Among those indicted Nazi war criminals who were not tried at Nuremburg because they committed suicide either before capture or during incarceration were Hitler, Himmler, and Goebbels.
The second set of twelve trials, for lesser war criminals, was conducted under Control Council Law No. 10, at the U.S. Nuremberg Military Tribunals.
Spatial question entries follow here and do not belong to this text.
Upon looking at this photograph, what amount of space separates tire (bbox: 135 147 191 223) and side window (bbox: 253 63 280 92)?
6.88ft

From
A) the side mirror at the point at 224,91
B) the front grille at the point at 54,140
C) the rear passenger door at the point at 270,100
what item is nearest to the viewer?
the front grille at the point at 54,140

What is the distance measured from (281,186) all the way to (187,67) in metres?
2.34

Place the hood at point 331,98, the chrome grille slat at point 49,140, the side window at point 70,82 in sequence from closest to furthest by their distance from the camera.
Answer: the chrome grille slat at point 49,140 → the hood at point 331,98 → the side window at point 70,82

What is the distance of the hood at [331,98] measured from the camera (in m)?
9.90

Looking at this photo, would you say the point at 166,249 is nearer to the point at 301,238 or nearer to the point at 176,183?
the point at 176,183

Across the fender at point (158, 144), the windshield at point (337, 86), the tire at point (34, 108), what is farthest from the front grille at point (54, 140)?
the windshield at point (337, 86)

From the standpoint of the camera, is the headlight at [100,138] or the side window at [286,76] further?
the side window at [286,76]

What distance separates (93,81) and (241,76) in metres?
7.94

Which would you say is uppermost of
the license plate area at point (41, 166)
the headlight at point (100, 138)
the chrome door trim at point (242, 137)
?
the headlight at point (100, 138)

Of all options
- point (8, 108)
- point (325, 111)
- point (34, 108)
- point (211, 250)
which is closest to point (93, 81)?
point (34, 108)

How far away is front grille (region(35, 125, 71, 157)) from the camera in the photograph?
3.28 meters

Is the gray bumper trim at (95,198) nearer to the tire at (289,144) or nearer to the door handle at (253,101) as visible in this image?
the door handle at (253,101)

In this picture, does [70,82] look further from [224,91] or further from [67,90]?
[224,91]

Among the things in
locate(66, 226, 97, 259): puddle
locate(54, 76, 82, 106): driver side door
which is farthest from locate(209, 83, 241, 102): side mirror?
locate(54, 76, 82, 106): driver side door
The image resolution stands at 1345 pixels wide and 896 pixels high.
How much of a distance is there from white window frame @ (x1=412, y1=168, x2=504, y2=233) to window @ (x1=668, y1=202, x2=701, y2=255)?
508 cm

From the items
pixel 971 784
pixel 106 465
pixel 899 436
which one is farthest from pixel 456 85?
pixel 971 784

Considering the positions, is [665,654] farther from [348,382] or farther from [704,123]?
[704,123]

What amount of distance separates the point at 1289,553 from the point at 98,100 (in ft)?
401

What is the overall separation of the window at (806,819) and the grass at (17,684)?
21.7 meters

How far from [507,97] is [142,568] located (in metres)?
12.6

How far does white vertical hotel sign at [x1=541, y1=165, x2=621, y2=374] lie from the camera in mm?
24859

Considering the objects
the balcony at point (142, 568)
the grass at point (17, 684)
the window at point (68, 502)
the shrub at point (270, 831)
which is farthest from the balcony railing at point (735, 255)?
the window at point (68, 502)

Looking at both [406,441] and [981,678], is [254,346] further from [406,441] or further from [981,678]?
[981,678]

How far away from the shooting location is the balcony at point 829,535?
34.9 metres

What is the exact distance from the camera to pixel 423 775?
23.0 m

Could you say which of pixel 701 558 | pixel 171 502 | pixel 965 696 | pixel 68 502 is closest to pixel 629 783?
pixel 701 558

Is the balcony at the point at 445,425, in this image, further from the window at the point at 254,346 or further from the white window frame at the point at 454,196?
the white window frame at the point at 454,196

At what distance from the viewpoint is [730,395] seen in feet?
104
These trials lasted from 1945 until 1949. The secondary trials included The Doctors Trial, for all medical doctors accused of having been involved in the horrors of Nazi human experimentation, The Judges Trial, for those jurists who were held responsible for implementing and furthering the Nazi “racial purity” program through the eugenic and racial laws, and The Einsatzgruppen Trial, which related to Nazi death squads operating behind the front lines in eastern Europe that killed Jews and other civilians in large numbers.
Other subsequent trials dealt with German industrialists accused of using slave labor and plundering occupied countries. Of the 185 people indicted in the subsequent Nuremberg trials, 12 defendants received death sentences, eight others were given life in prison and an additional 77 people received prison terms of varying lengths.